Guts Ishimatsu. The veteran fisherman in this episode was played by a 70s former world boxing champion. Real name Suzuki Yuji, he is now an actor, comedian, and sports commentator. The term "Guts Pose," which is said to be attributed to him, could be a pose denoting a win (raising the arms or striking the air with the fist, for example).

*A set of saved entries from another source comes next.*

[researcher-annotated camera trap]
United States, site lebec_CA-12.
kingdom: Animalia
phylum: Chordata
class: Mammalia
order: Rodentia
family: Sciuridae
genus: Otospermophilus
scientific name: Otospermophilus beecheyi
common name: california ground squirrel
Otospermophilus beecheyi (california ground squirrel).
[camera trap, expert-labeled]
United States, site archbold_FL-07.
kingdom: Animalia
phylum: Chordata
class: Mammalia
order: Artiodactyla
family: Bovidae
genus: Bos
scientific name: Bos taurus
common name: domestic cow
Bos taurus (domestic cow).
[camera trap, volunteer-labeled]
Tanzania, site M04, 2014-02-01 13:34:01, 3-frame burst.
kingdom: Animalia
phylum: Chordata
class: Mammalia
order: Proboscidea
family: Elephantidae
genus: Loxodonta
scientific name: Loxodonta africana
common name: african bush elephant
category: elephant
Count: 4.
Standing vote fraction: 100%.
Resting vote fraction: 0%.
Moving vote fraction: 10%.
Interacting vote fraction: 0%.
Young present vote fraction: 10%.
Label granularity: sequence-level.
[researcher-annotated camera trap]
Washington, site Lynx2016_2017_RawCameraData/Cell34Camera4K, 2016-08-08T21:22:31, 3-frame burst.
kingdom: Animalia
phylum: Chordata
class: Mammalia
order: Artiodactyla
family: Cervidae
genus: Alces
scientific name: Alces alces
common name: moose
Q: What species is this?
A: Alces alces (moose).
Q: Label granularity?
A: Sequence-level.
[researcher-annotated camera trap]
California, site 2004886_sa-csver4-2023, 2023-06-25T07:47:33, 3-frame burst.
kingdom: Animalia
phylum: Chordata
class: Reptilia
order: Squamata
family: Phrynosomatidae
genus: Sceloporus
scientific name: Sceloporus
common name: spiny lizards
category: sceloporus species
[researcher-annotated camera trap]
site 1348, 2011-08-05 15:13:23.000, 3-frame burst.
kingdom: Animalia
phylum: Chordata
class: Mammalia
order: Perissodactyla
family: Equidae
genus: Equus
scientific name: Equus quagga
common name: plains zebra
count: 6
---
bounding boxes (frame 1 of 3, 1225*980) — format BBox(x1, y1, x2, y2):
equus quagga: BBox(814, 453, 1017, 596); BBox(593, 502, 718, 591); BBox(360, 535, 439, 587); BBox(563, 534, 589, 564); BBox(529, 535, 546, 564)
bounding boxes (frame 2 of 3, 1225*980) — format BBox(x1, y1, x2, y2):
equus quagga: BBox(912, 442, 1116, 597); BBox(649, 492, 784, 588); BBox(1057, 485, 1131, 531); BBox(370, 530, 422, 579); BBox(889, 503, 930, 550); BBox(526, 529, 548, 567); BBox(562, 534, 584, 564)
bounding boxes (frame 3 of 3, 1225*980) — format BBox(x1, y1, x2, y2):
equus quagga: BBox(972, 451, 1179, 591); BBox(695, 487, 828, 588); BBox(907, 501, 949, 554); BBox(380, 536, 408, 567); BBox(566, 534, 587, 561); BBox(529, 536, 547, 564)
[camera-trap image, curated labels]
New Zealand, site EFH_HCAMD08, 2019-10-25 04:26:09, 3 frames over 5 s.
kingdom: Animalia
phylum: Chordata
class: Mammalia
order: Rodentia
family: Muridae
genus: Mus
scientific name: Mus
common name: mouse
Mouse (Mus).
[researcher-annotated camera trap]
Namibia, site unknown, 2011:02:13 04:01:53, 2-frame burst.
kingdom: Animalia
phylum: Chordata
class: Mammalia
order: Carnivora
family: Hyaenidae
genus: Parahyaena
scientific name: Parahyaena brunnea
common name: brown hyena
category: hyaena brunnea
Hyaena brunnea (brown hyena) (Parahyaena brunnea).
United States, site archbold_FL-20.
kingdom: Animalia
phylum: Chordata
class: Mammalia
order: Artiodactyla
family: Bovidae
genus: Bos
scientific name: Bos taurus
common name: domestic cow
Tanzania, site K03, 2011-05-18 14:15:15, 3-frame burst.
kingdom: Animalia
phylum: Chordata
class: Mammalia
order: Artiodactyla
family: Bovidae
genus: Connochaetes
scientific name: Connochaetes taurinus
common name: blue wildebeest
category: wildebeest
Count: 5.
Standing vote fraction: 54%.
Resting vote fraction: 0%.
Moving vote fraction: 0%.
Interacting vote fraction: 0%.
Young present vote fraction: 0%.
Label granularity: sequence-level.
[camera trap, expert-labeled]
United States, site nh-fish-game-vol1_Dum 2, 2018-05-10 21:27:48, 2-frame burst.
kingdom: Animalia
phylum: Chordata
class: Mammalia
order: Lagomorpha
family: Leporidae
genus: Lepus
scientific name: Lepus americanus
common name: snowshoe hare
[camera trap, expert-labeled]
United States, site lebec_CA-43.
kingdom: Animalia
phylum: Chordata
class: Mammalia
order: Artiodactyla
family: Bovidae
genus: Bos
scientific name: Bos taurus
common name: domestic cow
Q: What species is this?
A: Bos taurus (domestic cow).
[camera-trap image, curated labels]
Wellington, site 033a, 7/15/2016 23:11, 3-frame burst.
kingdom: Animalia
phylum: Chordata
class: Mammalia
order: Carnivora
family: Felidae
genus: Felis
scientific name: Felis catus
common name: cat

(info: wiki, nosword) (pic: noikana)

Featured Lodging:
Ganpeki-sou [岸壁荘]
Address: 6 Shimonagai, Asahi, Chiba Prefecture
Tel. no: 0479-57-4936
More info and pix: blogs.yahoo, april777
Homepage: ganpekisou
Minshuku. According to JNTO, minshuku are "family-run businesses, with the rented rooms being part of the owners' own home. They feature moderate rates (around 6,500 yen) that often includes two meals." Since it is a "guest-home type of lodging," it offers relatively fewer amenities compared to professional establishments. "Guests, for example, are expected to fold up their bedding in the morning and stow it away in a closet, just as a family member would..." The minshuku that Goro-san stayed in is called "Ganpeki-sou" (address above) which offers lodgings and meals (also known as the "Oyster House" for its oyster dishes).
(for more info: JNTO)
Ark Shells. Or "akagai" meaning red shell or bloody clams, so called because of its high hemoglobin content, turning it into a reddish-orange color (red liquid -resembling blood- comes out when opened). Not all of it can be eaten, its edible parts are its "tongue," "thread" (akahimo) and liver.
(info and pic: shizuokasushi)

"I'm on a good wave... " Goro-san's line refers to the surfers who frequent Kujūkuri Beach. Kujūkuri Beach is a long straight coastline that's considered rare in Japan. It attracts surfers, fishermen, campers and vacationers because of its lack of reefs, making it ideal for swimming. There are trendy shops, minshukus, and hip cafes there that cater to the surfer crowd, giving off a laid-back Hawaiian and Jamaican-Reggae kind of atmosphere.